══ Extrait de page

Il est par exemple aberrant de constater que vous puissiez déclarer que : « J’étais obligé de travailler et finalement j’ai accepté de travailler pour eux. Au début, je pensais qu’ils étaient gentils » (p.10/18 de votre rapport d’entretien), sous-entendant clairement ici que vous n’auriez pas soupçonné les mauvaises intentions des « mafieux » les jours précédents votre acceptation de travailler avec eux dans le ….. de (F). Or, un tel jugement de votre part ne peut concorder avec vos autres déclarations antérieures puisque, chronologiquement parlant, vous auriez été victime d’attouchements de la part de (F) et (D), seriez allé porter plainte à la police et auriez été menacé par (F) avant même de commencer à travailler dans ce …… Partant, cette incohérence remet la crédibilité du déroulement chronologique de votre récit en doute et par extension sa crédibilité entière. D’autant plus que dans votre version initiale, vous expliquez que vous auriez accepté de travailler dans le ….. de (F), alors que vous auriez déjà été un employé à l’usine après avoir été viré du ….. : « J’ai été obligé d’arrêter de travailler (…) 2-3 semaines plus tard j’ai trouvé un autre travail (…) dans une usine de gâteaux. Les mafieux m’ont retrouvé un jour (…) Ils m’ont demandé de travailler dans leur …… J’ai accepté » (p.5/18 de votre rapport d’entretien). Or, ce déroulement chronologique ci ne concorde aucunement avec une autre version selon laquelle vous soutenez que vous auriez commencé à travailler pour eux avant même de travailler à l’usine : « quand j’ai 10arrêté de travailler au ….. j’ai travaillé pour eux 1 ou 2 journées. C’était pendant les 2-3 semaines que je n’avais pas de travail » (p.10/18 de votre rapport d’entretien).
Par ailleurs, alors que cette version révisée contredit le déroulement chronologique que vous aviez jusqu’à-là utiliser, il se trouve qu’elle dément également votre déclaration relative au fait qu’au cours de ces deux-trois semaines « non » [sic] il ne se serait rien passé de particulier en dehors du fait que « j’étais à la maison. Je sortais de temps en temps. Je cherchais du travail » (p.9/18 de votre rapport d’entretien).
Vous évoquez par la suite qu’après avoir arrêté de travailler pour eux « je n’ai plus travaillé pendant trois mois » (p.12/18 de votre rapport d’entretien) alors qu’initialement vous aviez rapporté que vous auriez seulement était pendant deux-trois semaines sans travail :
« pendant les deux-trois semaines que je n’avais pas de travail » (p.10/18 de votre rapport d’entretien).

════
══ Matériel fourni

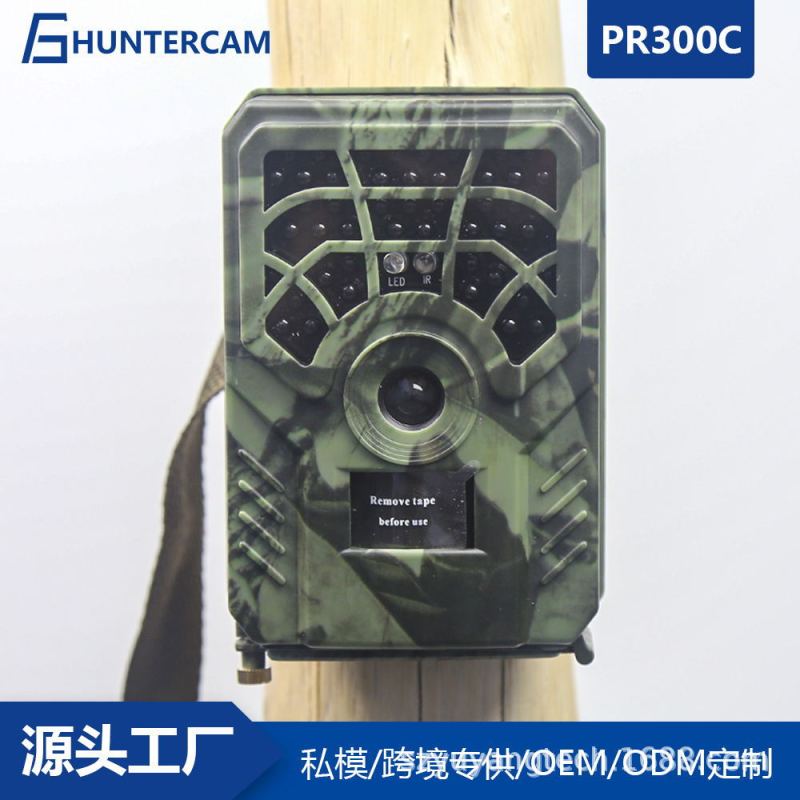 Yuyang basic cross-border popular camera PR300 infrared camera trail wading camera Manor camera Yuyang basic cross-border popular camera PR300 infrared camera trail wading camera Manor camera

════

Relevez chaque page du rapport d'entretien citée dans l'extrait de page ci-dessus, une seule fois chacune, dans l'ordre de leur première mention.

p.10/18, p.5/18, p.9/18, p.12/18